GIVEN PROBLEM. Reproduce verbatim the lines of the records starting at the line containing "How far away from the camera" and ending at the last line of the records.

++++++++++++++++++++

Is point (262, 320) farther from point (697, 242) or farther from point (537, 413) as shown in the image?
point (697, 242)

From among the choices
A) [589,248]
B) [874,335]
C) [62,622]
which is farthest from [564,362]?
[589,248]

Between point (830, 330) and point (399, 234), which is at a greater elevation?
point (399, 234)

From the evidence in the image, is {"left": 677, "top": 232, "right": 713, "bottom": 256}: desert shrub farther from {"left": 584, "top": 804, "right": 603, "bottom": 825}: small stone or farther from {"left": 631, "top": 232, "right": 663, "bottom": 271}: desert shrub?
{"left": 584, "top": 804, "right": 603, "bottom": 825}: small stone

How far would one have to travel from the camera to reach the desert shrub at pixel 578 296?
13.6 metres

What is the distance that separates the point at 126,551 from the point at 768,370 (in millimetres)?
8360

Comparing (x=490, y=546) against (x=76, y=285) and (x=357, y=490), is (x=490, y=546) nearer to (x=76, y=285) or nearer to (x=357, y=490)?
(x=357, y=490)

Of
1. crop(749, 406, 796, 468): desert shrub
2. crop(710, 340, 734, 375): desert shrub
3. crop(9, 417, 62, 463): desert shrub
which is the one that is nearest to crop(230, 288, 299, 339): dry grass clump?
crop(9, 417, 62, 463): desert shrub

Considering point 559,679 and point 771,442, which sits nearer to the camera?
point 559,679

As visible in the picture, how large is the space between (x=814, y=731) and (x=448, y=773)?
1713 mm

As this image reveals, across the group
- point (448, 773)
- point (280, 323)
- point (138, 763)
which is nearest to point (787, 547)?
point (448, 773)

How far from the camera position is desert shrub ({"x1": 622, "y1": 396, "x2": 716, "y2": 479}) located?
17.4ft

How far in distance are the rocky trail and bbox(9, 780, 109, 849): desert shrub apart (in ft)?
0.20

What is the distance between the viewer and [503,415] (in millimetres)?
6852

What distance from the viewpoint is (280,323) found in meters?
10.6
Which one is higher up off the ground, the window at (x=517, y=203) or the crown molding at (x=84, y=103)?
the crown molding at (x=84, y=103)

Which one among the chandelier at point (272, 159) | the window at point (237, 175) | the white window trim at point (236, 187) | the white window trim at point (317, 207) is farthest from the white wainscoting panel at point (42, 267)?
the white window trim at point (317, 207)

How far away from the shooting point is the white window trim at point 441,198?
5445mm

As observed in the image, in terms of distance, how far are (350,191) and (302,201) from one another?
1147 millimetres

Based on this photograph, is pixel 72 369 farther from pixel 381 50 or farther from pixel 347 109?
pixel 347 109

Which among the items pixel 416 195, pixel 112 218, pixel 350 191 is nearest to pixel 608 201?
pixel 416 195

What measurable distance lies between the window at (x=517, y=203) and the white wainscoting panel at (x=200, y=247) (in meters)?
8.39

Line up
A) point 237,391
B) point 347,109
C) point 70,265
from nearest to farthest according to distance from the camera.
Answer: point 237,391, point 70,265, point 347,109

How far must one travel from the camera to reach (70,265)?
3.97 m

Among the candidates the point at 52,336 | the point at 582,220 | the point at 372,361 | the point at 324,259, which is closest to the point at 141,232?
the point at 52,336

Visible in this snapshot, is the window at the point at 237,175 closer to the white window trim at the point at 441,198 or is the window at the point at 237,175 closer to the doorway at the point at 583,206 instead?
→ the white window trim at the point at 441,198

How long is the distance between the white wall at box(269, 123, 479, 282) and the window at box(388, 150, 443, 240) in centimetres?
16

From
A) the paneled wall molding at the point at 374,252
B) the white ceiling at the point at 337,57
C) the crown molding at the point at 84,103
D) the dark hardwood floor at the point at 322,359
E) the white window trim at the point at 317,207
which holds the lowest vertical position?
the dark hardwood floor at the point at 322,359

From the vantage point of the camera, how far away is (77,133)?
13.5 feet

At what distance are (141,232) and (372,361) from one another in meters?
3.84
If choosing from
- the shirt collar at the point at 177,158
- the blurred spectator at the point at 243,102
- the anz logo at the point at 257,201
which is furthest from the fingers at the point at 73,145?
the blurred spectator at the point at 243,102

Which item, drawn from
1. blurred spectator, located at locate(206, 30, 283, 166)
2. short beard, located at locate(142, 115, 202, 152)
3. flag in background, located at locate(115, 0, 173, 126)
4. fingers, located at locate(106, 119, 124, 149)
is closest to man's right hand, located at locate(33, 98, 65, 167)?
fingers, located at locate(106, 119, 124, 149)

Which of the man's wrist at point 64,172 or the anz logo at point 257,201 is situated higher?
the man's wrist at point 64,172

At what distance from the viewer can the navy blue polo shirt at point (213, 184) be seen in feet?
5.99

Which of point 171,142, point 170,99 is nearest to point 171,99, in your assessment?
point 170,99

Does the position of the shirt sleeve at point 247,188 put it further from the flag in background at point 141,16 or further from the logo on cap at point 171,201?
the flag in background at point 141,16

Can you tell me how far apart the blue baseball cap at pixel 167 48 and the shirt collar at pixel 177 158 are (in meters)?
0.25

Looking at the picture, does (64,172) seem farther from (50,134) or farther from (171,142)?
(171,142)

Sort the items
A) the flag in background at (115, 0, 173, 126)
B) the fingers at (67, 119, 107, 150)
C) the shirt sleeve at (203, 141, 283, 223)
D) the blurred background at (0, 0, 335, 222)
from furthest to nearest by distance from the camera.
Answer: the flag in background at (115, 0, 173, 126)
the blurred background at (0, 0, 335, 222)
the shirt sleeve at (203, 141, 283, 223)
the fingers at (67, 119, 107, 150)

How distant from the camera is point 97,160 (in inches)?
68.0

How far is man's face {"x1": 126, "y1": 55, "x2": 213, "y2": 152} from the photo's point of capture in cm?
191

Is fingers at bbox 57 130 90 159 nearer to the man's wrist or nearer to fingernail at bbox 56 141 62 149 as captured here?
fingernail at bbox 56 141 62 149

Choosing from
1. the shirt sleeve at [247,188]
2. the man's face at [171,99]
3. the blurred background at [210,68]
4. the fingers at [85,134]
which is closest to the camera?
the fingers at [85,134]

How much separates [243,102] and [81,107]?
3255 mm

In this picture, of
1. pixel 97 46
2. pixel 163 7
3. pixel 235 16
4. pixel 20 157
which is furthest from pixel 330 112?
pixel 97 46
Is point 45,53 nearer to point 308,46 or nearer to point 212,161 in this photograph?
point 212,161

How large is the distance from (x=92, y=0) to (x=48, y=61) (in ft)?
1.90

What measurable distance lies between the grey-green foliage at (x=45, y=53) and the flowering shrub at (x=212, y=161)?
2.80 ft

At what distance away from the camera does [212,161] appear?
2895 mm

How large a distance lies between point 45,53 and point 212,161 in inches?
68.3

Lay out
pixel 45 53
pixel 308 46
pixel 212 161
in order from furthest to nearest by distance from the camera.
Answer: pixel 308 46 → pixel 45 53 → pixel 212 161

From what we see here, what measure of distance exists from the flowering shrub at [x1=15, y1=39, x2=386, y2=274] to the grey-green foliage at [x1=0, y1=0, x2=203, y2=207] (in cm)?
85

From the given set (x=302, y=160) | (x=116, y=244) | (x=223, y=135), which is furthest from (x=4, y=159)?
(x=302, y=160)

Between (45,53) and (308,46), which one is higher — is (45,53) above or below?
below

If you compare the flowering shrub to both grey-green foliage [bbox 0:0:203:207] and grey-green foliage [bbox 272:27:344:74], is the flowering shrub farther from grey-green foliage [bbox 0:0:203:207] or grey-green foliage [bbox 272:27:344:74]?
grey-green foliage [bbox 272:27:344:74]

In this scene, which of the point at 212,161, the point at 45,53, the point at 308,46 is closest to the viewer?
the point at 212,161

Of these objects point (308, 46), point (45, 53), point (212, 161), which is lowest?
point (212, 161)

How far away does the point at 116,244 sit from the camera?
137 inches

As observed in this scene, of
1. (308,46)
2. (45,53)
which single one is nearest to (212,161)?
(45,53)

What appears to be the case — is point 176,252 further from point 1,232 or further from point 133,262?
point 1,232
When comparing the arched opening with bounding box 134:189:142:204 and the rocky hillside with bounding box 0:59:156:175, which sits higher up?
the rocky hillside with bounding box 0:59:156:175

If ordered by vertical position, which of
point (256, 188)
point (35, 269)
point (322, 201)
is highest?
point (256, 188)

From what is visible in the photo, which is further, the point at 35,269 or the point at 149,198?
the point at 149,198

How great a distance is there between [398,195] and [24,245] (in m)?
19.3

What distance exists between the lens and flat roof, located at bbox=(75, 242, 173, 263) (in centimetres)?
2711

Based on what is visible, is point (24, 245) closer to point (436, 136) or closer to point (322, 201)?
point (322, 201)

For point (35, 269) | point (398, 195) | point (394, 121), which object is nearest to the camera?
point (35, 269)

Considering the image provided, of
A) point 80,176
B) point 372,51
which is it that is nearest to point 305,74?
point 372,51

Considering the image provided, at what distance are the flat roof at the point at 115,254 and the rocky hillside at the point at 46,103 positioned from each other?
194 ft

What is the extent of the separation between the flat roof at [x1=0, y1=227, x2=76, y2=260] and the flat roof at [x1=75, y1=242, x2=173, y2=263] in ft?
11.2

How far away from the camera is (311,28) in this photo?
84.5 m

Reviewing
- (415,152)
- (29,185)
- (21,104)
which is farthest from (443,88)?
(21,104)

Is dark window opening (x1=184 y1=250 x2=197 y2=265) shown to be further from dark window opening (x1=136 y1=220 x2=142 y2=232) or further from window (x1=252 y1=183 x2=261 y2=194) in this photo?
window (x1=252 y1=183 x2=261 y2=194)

++++++++++++++++++++

FINAL RESULT.
How far away from the camera is (311,28) in this photo?
84.5 m

Reviewing
- (415,152)
- (29,185)
- (21,104)
which is farthest from (443,88)?
(21,104)

Is dark window opening (x1=184 y1=250 x2=197 y2=265) shown to be further from dark window opening (x1=136 y1=220 x2=142 y2=232) or further from window (x1=252 y1=183 x2=261 y2=194) in this photo?
window (x1=252 y1=183 x2=261 y2=194)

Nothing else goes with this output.